There was no reason for him to be at his parent’s house, especially with their tense relationship.  In addition, he was suppose to be in day program the whole day.  I also read his case notes for that morning,  he reported having “racing thoughts.”  I know in my gut that this was no accident.  I learned early in that job, when someone wants to end their life, they will do anything they can to do it. 

When I took the job at The Salvation Army, I was only 19 years old.  In that office, I wanted to breakdown and cry.  I was horrified at the fact that someone could do this to themselves.    I didn’t shed a tear as I worked my eight hour shift.   I felt that I needed to be strong.  I thought, “Horrible things like that happen all the time and I need to get use to it as a social worker.”  However, once I left work that night and got in my car, I balled my eyes out.  At that point, I questioned my decision to pursue social work. 

The week to follow was especially hard.  I went to church that Sunday and found out our priest was the Fire Department’s Chaplain and he went to comfort my client’s family.  He spoke about it in his homily.   His death even made the state section of the USA Today.  I felt like it was haunting me.  Despite this, I continued to go to work and helped my other clients with their goals.  They were working their plans–finding jobs, housing, and getting proper treatment for their mental health.  I knew I was on the right track.

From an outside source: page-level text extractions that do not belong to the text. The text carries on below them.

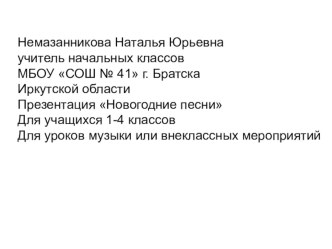 Немазанникова Наталья Юрьевна
учитель начальных классов
МБОУ «СОШ № 41» г. Братска
Иркутской области
Презентация «Новогодние песни»
Для учащихся 1-4 классов
Для уроков музыки или внеклассных мероприятий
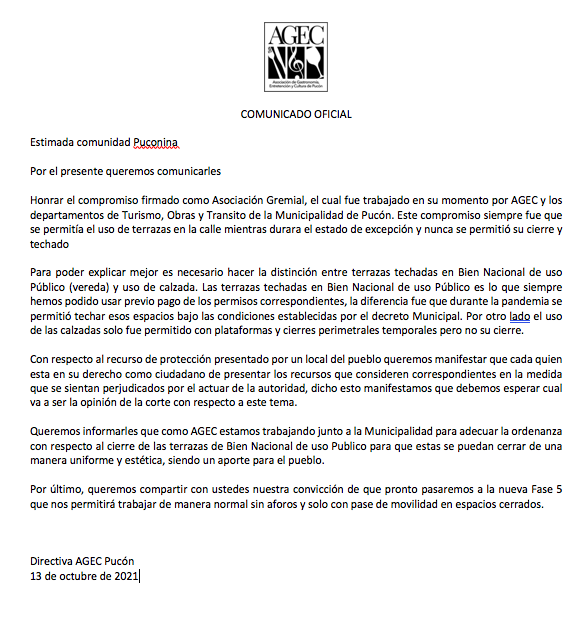 AGEC

Asociación de Gastronomía, Entretención y Cultura de Pucón

COMUNICADO OFICIAL

Estimada comunidad Puconina

Por el presente queremos comunicarles

Honrar el compromiso firmado como Asociación Gremial, el cual fue trabajado en su momento por AGEC y los departamentos de Turismo, Obras y Transito de la Municipalidad de Pucón. Este compromiso siempre fue que se permitía el uso de terrazas en la calle mientras durara el estado de excepción y nunca se permitió su cierre y techado

Para poder explicar mejor es necesario hacer la distinción entre terrazas techadas en Bien Nacional de uso Público (vereda) y uso de calzada. Las terrazas techadas en Bien Nacional de uso Público es lo que siempre hemos podido usar previo pago de los permisos correspondientes, la diferencia fue que durante la pandemia se permitió techar esos espacios bajo las condiciones establecidas por el decreto Municipal. Por otro lado el uso de las calzadas solo fue permitido con plataformas y cierres perimetrales temporales pero no su cierre.

Con respecto al recurso de protección presentado por un local del pueblo queremos manifestar que cada quien esta en su derecho como ciudadano de presentar los recursos que consideren correspondientes en la medida que se sientan perjudicados por el actuar de la autoridad, dicho esto manifestamos que debemos esperar cual va a ser la opinión de la corte con respecto a este tema.

Queremos informarles que como AGEC estamos trabajando junto a la Municipalidad para adecuar la ordenanza con respecto al cierre de las terrazas de Bien Nacional de uso Publico para que estas se puedan cerrar de una manera uniforme y estética, siendo un aporte para el pueblo.

Por último, queremos compartir con ustedes nuestra convicción de que pronto pasaremos a la nueva Fase 5 que nos permitirá trabajar de manera normal sin aforos y solo con pase de movilidad en espacios cerrados.

Directiva AGEC Pucón
13 de octubre de 2021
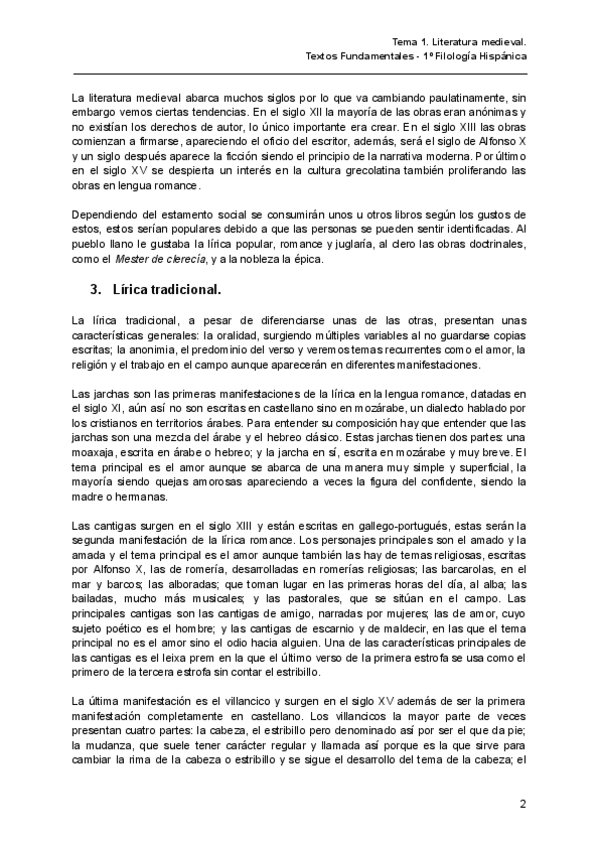 Tema 1. Literatura medieval.
Textos Fundamentales - 1º Filología Hispánica

La literatura medieval abarca muchos siglos por lo que va cambiando paulatinamente, sin embargo vemos ciertas tendencias. En el siglo XII la mayoría de las obras eran anónimas y no existían los derechos de autor, lo único importante era crear. En el siglo XIII las obras comienzan a firmarse, apareciendo el oficio del escritor, además, será el siglo de Alfonso X y un siglo después aparece la ficción siendo el principio de la narrativa moderna. Por último en el siglo XV se despierta un interés en la cultura grecolatina también proliferando las obras en lengua romance.

Dependiendo del estamento social se consumirán unos u otros libros según los gustos de estos, estos serían populares debido a que las personas se pueden sentir identificadas. Al pueblo llano le gustaba la lírica popular, romance y juglaría, al clero las obras doctrinales, como el Mester de clerecía, y a la nobleza la épica.

3. Lírica tradicional.

La lírica tradicional, a pesar de diferenciarse unas de las otras, presentan unas características generales: la oralidad, surgiendo múltiples variables al no guardarse copias escritas; la anonimia, el predominio del verso y veremos temas recurrentes como el amor, la religión y el trabajo en el campo aunque aparecerán en diferentes manifestaciones.

Las jarchas son las primeras manifestaciones de la lírica en la lengua romance, datadas en el siglo XI, aún así no son escritas en castellano sino en mozárabe, un dialecto hablado por los cristianos en territorios árabes. Para entender su composición hay que entender que las jarchas son una mezcla del árabe y el hebreo clásico. Estas jarchas tienen dos partes: una moaxaja, escrita en árabe o hebreo; y la jarcha en sí, escrita en mozárabe y muy breve. El tema principal es el amor aunque se abarca de una manera muy simple y superficial, la mayoría siendo quejas amorosas apareciendo a veces la figura del confidente, siendo la madre o hermanas.

Las cantigas surgen en el siglo XIII y están escritas en gallego-portugués, estas serán la segunda manifestación de la lírica romance. Los personajes principales son el amado y la amada y el tema principal es el amor aunque también las hay de temas religiosas, escritas por Alfonso X, las de romería, desarrolladas en romerías religiosas; las barcarolas, en el mar y barcos; las alboradas; que toman lugar en las primeras horas del día, al alba; las bailadas, mucho más musicales; y las pastorales, que se sitúan en el campo. Las principales cantigas son las cantigas de amigo, narradas por mujeres; las de amor, cuyo sujeto poético es el hombre; y las cantigas de escarnio y de maldecir, en las que el tema principal no es el amor sino el odio hacia alguien. Una de las características principales de las cantigas es el leixa prem en la que el último verso de la primera estrofa se usa como el primero de la tercera estrofa sin contar el estribillo.

La última manifestación es el villancico y surgen en el siglo XV además de ser la primera manifestación completamente en castellano. Los villancicos la mayor parte de veces presentan cuatro partes: la cabeza, el estribillo pero denominado así por ser el que da pie; la mudanza, que suele tener carácter regular y llamada así porque es la que sirve para cambiar la rima de la cabeza o estribillo y se sigue el desarrollo del tema de la cabeza; el

2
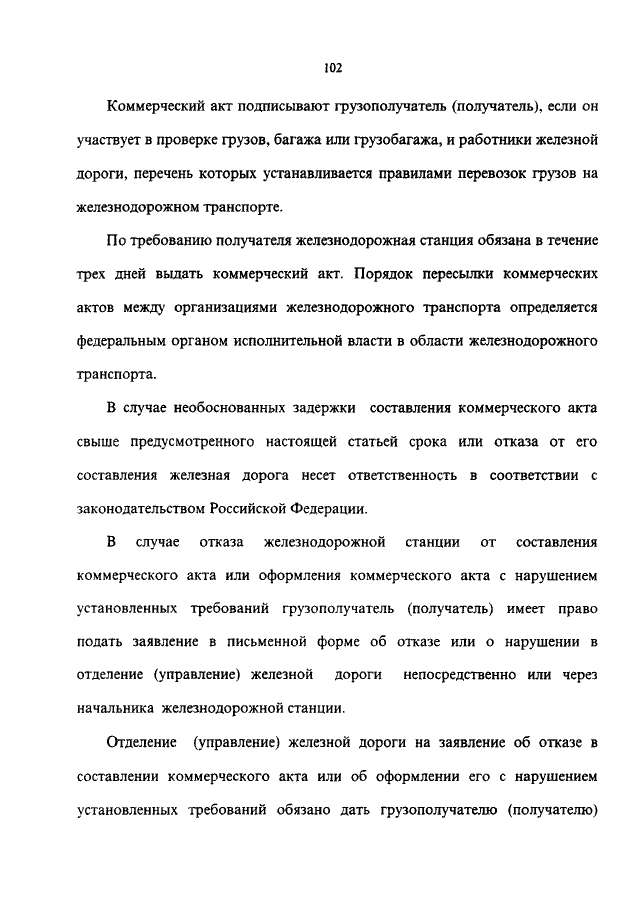 102

Коммерческий акт подписывают грузополучатель (получатель), если он участвует в проверке грузов, багажа или грузобагажа, и работники железной дороги, перечень которых устанавливается правилами перевозок грузов на железнодорожном транспорте.

По требованию получателя железнодорожная станция обязана в течение трех дней выдать коммерческий акт. Порядок пересылки коммерческих актов между организациями железнодорожного транспорта определяется федеральным органом исполнительной власти в области железнодорожного транспорта.

В случае необоснованных задержки составления коммерческого акта свыше предусмотренного настоящей статьей срока или отказа от его составления железная дорога несет ответственность в соответствии с законодательством Российской Федерации.

В случае отказа железнодорожной станции от составления коммерческого акта или оформления коммерческого акта с нарушением установленных требований грузополучатель (получатель) имеет право подать заявление в письменной форме об отказе или о нарушении в отделение (управление) железной дороги непосредственно или через начальника железнодорожной станции.

Отделение (управление) железной дороги на заявление об отказе в составлении коммерческого акта или об оформлении его с нарушением установленных требований обязано дать грузополучателю (получателю)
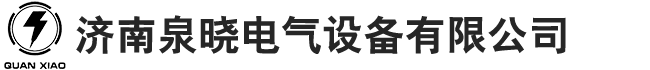 QUAN XIAO
济南泉晓电气设备有限公司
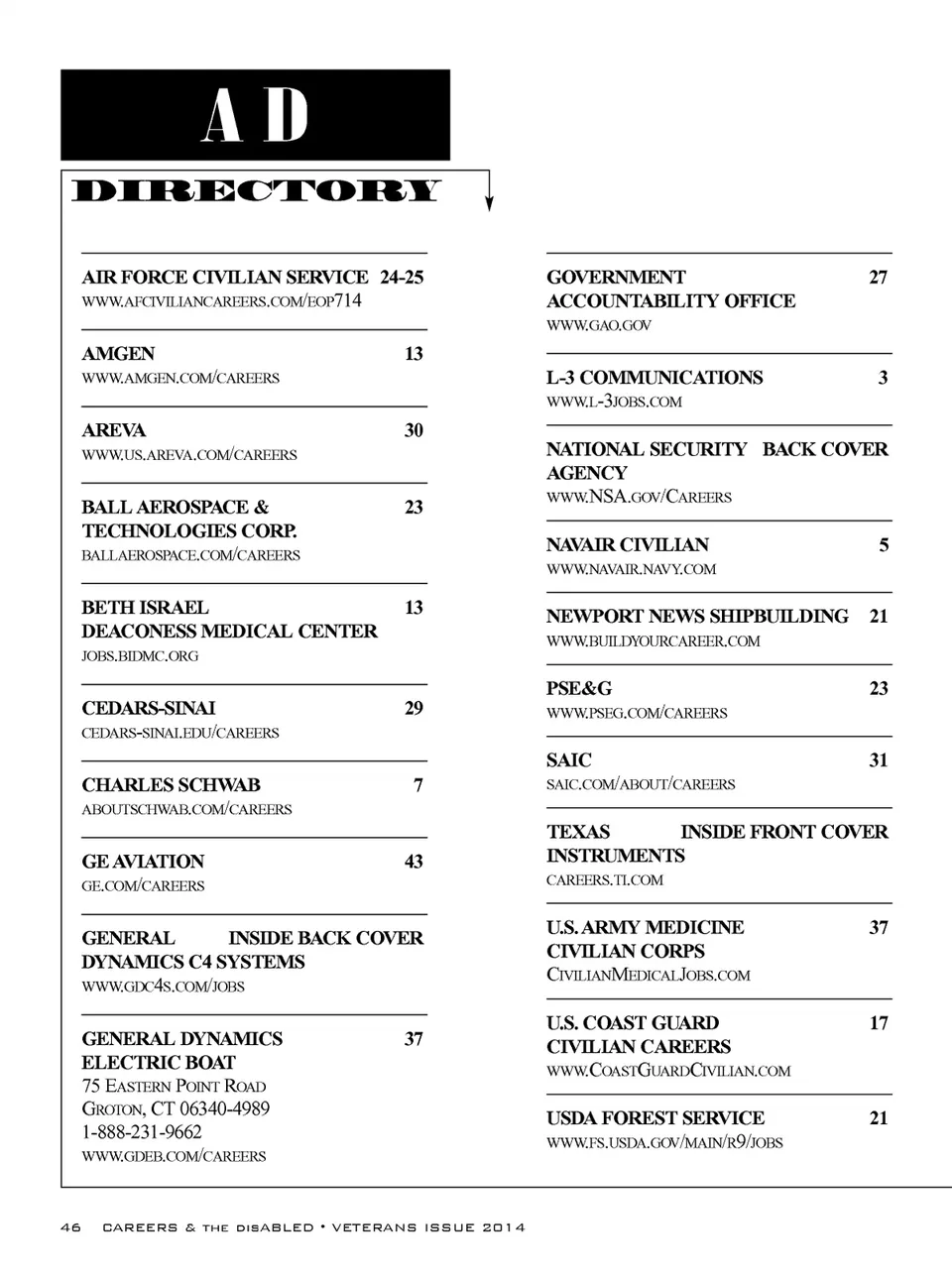 AD

DIRECTORY

AIR FORCE CIVILIAN SERVICE 24-25
WWW.AFCIVILIANCAREERS.COM/EOP714

AMGEN 13
WWW.AMGEN.COM/CAREERS

AREVA 30
WWW.US.AREVA.COM/CAREERS

BALL AEROSPACE & TECHNOLOGIES CORP. 23
BALLAEROSPACE.COM/CAREERS

BETH ISRAEL DEACONESS MEDICAL CENTER 13
JOBS.BIDMC.ORG

CEDARS-SINAI 29
CEDARS-SINAI.EDU/CAREERS

CHARLES SCHWAB 7
ABOUTSCHWAB.COM/CAREERS

GE AVIATION 43
GE.COM/CAREERS

GENERAL DYNAMICS C4 SYSTEMS INSIDE BACK COVER
WWW.GDC4S.COM/JOBS

GENERAL DYNAMICS ELECTRIC BOAT 37
75 EASTERN POINT ROAD
GROTON, CT 06340-4989
1-888-231-9662
WWW.GDEB.COM/CAREERS

GOVERNMENT ACCOUNTABILITY OFFICE 27
WWW.GAO.GOV

L-3 COMMUNICATIONS 3
WWW.L-3JOBS.COM

NATIONAL SECURITY AGENCY BACK COVER
WWW.NSA.GOV/CAREERS

NAVAIR CIVILIAN 5
WWW.NAVAIR.NAVY.COM

NEWPORT NEWS SHIPBUILDING 21
WWW.BUILDYOURCAREER.COM

PSE&G 23
WWW.PSEG.COM/CAREERS

SAIC 31
SAIC.COM/ABOUT/CAREERS

TEXAS INSTRUMENTS INSIDE FRONT COVER
CAREERS.TI.COM

U.S. ARMY MEDICINE CIVILIAN CORPS 37
CIVILIANMEDICALJOBS.COM

U.S. COAST GUARD CIVILIAN CAREERS 17
WWW.COASTGUARDCIVILIAN.COM

USDA FOREST SERVICE 21
WWW.FS.USDA.GOV/MAIN/R9/JOBS

46 CAREERS & THE DISABLED • VETERANS ISSUE 2014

Good things and bad things happen in life all the time, but I know that when bad things happen the most important part is having support to overcome it.  By becoming a social worker, I could be support for other people who needed it.  As sad as it made me to know that I couldn’t help my client, I knew that this was a situation that was beyond my control.  To deal with real human issues whether good or bad is the essence of what social workers do and I’m proud to be one of them.